[PW] The good of the many

Simon Cauchi simon.cauchi at xtra.co.nz
Sat Mar 15 11:06:39 PDT 2008


On 16/03/2008, at 3:31 AM, Jeanne Schramm wrote:

> Here is a quote contained within Summa Theologica (St. Thomas Aquinas):
> "The good of the many is more of the godlike than the good of the
> individual."    (Quoting the "Philosopher")
> http://www.sacred-texts.com/chr/aquinas/summa/sum398.htm

The "Philosopher" being Aristotle. Aquinas is citing the Nichomachean 
Ethics, Book I, Chapter 2. See the last sentence but one.

Book 1, Chapter 2

If, then, there is some end of the things we do, which we desire for 
its own sake (everything else being desired for the sake of this), and 
if we do not choose everything for the sake of something else (for at 
that rate the process would go on to infinity, so that our desire would 
be empty and vain), clearly this must be the good and the chief good. 
Will not the knowledge of it, then, have a great influence on life? 
Shall we not, like archers who have a mark to aim at, be more likely to 
hit upon what is right?
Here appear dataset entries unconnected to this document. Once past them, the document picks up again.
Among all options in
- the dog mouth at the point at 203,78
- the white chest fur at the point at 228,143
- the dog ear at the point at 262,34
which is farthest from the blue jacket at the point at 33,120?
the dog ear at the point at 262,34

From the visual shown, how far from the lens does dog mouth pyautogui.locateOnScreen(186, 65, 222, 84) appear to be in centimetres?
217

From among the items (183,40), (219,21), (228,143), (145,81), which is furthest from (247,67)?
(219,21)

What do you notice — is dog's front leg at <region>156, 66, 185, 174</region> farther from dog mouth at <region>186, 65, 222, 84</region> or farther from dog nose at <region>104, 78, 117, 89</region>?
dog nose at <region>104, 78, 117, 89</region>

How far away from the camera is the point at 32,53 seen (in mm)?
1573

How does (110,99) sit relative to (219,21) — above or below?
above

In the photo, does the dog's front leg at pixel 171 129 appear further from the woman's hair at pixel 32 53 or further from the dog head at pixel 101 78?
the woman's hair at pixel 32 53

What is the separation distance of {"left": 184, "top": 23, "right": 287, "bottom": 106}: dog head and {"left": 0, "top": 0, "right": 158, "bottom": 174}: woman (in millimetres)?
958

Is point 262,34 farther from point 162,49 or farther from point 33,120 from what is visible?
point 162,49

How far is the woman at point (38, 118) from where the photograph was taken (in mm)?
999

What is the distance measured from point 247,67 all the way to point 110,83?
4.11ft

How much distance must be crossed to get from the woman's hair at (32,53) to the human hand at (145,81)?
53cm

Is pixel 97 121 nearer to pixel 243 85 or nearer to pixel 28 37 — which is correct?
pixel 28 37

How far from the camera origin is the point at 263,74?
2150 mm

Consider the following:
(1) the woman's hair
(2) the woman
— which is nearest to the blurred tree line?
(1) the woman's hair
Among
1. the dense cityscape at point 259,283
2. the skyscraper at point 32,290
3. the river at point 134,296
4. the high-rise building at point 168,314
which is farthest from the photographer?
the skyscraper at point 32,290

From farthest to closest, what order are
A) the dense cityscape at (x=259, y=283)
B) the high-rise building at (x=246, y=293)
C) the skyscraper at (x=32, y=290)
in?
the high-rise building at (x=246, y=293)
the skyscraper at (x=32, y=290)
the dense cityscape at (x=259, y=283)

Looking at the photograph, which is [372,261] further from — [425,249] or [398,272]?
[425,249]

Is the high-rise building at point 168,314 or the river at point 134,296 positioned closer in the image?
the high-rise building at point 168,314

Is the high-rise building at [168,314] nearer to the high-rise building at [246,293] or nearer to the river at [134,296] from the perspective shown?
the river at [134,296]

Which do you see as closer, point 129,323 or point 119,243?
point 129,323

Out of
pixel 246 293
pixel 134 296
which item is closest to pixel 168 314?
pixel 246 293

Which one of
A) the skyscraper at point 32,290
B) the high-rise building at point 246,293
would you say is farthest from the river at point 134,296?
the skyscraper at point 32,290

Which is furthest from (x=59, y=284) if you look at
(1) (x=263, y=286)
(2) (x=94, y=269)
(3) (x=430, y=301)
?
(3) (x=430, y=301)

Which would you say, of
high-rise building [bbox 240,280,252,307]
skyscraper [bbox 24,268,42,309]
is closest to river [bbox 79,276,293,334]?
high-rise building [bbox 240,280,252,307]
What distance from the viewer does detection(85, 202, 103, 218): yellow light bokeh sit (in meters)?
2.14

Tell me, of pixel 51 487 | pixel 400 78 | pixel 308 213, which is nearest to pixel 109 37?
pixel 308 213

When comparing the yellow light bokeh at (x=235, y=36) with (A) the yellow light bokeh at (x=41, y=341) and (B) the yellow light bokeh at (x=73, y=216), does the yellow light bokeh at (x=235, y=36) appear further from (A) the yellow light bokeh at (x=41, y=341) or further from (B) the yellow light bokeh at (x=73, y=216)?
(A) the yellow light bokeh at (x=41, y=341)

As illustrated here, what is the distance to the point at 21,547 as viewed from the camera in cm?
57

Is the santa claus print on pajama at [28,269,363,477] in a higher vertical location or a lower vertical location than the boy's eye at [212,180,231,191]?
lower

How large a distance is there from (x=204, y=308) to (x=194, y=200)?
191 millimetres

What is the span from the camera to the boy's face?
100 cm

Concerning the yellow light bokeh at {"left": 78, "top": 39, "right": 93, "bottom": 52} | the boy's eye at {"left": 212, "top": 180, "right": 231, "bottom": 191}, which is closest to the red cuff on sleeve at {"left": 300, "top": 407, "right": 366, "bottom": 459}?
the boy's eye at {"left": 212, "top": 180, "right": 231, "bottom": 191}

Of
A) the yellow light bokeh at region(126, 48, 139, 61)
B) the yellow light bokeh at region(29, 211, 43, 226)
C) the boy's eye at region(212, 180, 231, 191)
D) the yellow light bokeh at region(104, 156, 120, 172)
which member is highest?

If so, we must try, in outline at least, to 
determine what it is, and of which of the sciences or capacities it is 
the object. It would seem to belong to the most authoritative art and 
that which is most truly the master art. And politics appears to be of 
this nature; for it is this that ordains which of the sciences should 
be studied in a state, and which each class of citizens should learn 
and up to what point they should learn them; and we see even the most 
highly esteemed of capacities to fall under this, e.g. strategy, 
economics, rhetoric; now, since politics uses the rest of the sciences, 
and since, again, it legislates as to what we are to do and what we are 
to abstain from, the end of this science must include those of the 
others, so that this end must be the good for man. For even if the end 
is the same for a single man and for a state, that of the state seems 
at all events something greater and more complete whether to attain or 
to preserve; though it is worth while to attain the end merely for one 
man, it is finer and more godlike to attain it for a nation or for 
city-states. These, then, are the ends at which our inquiry aims, since 
it is political science, in one sense of that term.